I started out at 1mg over 3 years ago, and raised it to 1.5mg last year. Often times I don't even take the extra .5mg. So it's worked wonders for me, and I don't feel the need to increase the dosage.

But even though I'm on a low dosage, I'd be screwed without it. I'd have a total meltdown. That's what scares me, the complete reliance on it.

Sometimes I think about taking a 2 week trip to Europe, but then I think "What if I lost my meds on my first night?" I'd be totally screwed. And it's this ball and chain effect that is a drag. I'd like to envision a future without being on medication.

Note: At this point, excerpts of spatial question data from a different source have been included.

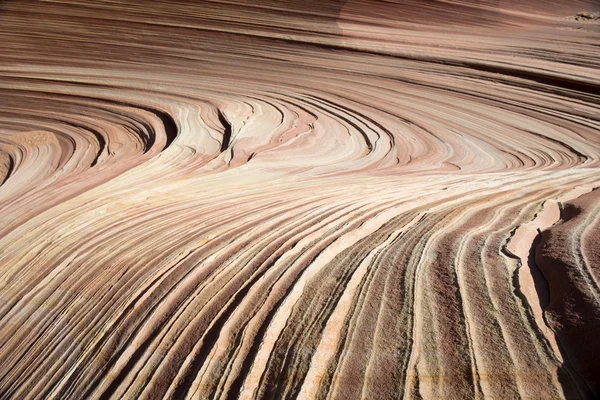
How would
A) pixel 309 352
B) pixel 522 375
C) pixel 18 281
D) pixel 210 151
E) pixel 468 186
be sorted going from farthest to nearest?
pixel 210 151 → pixel 468 186 → pixel 18 281 → pixel 309 352 → pixel 522 375

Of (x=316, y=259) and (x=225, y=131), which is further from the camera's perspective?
(x=225, y=131)

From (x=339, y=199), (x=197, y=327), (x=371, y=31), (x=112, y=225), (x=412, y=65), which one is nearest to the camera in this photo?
(x=197, y=327)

That's why I'm on here asking for advice about therapy, and what I might expect from it.


----------



## Mil (Aug 22, 2011)

You could try doing CBT on your own.


----------



## Paul Hughes 2 (Sep 21, 2012)

Hello

I suppose, ultimately, you won't know if you don't find out.

Call a number of therapists and check out their qualifications and approaches. Get a feel for their personalities and whether, or not, you feel as if you could work with them.

Best wishes

Paul


----------



## Smoke Eyes (Jun 5, 2012)

Thanks...my current doc doesn't seem to be naturally empathetic, at least not on a surface level. He's nice enough, but our sessions last 5 minutes, enough time for him to write the script...


----------



## jonny neurotic (Jan 20, 2011)

Mil said:


> You could try doing CBT on your own.


This...


----------



## Smoke Eyes (Jun 5, 2012)

jonny neurotic said:


> This...


How does one go about doing that alone?


----------



## Solomon's Tomb (Aug 14, 2012)

It sounds to me like you're seeing an actual doctor, not a therapist. Therapists don't have the authority to write prescriptions, nor do they engage in the pointless "psychotherapy" that so-called 'psychologists' do.


----------



## jonny neurotic (Jan 20, 2011)

Smoke Eyes said:


> How does one go about doing that alone?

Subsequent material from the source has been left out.